Happy pills, il secondo film dato in prima giornata al 63esimo Festival dei Popoli, è frutto di sette anni di riprese. Arnaud Robert e Paolo Woods documentano svariati modi in cui oggi molti sono protesi verso l’ottenimento della “felicità”. Utilizzano mezzi chimici , le pills del titolo, per ottenerla in tempi brevi, incuranti delle conseguenze. Sgomenta vedere cosa è felicità per molti dei personaggi descritti.
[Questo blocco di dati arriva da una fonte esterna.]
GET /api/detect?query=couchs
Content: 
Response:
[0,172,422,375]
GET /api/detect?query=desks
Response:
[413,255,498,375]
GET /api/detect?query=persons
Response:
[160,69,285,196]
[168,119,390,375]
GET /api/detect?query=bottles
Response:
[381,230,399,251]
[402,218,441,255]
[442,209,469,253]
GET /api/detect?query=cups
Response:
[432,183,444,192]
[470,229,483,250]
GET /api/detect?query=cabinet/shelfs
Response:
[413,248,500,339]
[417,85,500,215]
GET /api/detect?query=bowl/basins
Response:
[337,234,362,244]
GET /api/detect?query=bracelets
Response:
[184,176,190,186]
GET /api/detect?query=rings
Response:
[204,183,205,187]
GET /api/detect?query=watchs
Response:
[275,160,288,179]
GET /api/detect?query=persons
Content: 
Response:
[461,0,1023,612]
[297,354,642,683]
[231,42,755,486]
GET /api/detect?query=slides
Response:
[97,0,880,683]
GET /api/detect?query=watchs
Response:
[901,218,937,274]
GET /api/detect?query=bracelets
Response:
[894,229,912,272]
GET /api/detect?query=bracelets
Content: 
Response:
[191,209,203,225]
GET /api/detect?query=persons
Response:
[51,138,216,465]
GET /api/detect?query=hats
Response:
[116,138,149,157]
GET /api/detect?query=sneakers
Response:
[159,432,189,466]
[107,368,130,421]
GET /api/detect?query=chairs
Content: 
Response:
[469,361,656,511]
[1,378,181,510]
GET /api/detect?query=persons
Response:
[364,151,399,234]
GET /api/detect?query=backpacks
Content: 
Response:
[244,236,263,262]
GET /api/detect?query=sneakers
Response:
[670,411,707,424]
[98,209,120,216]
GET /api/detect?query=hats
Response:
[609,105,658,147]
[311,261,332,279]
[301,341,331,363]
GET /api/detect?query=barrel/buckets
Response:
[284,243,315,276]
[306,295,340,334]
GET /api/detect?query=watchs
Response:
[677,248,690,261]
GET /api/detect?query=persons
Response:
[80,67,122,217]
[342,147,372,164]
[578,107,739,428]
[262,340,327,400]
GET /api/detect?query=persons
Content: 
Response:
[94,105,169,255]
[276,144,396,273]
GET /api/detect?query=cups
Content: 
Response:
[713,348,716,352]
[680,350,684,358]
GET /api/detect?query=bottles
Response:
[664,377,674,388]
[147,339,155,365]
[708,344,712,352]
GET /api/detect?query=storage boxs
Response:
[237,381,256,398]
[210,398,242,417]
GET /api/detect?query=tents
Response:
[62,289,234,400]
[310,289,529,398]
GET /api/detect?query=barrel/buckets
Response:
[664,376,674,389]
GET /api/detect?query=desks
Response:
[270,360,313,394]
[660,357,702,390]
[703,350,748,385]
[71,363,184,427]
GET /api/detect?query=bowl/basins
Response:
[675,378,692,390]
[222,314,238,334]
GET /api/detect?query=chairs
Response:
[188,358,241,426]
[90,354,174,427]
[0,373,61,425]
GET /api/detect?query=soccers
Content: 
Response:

Ci sono i palestrati che gareggiano a suon di iniezioni nel petto per sviluppare i muscoli da Big Jim e poi si fanno fotografare in scenari diruti per far risaltare il corpo da statua che si ritrovano con l’applicazione costante. Agghiacciante constatare l’esistenza di persone che lo hanno come scopo di vita. Per incoraggiare queste pratiche sono stati creati concorsi che incoronano il più statuario.
C’è poi un giovane uomo gay che interpreta la felicità come possibilità di avere rapporti sessuali con il primo venuto senza vivere il terrore dell’Aids. Per questo scopo prende regolarmente un farmaco anti Aids, senza avere contratto la malattia.
Ben diverso, e per questo più accettabile, il personaggio di cui si descrivono le ultime ore di vita. E’ un anziano che parla della vita trascorsa come di un periodo ininterrotto di felicità, accanto ad una moglie amatissima per 45 anni. Quando lei è mancata, ha avuto la fortuna di una seconda moglie con cui stava vivendo un rapporto altrettanto soddisfacente. Qui dov’è la Chimica? Nell’eutanasia, che ha scelto di farsi fare per porre fine ad un cancro incurabile che gli produce forte dolore. Viene filmata l’ultima intervista, obbligatoria per legge, cui lo sottopongono per appurare la sua convinzione di farsi sopprimere con sostanze letali, con una decisione presa in assoluta libertà.
Tutte cose mai viste al Cinema, inquietanti. Ma l’episodio che tratta di eutanasia qui in Italia è il benvenuto, visto che le richieste dei cittadini su questo argomento sono disattese da tutti i governi.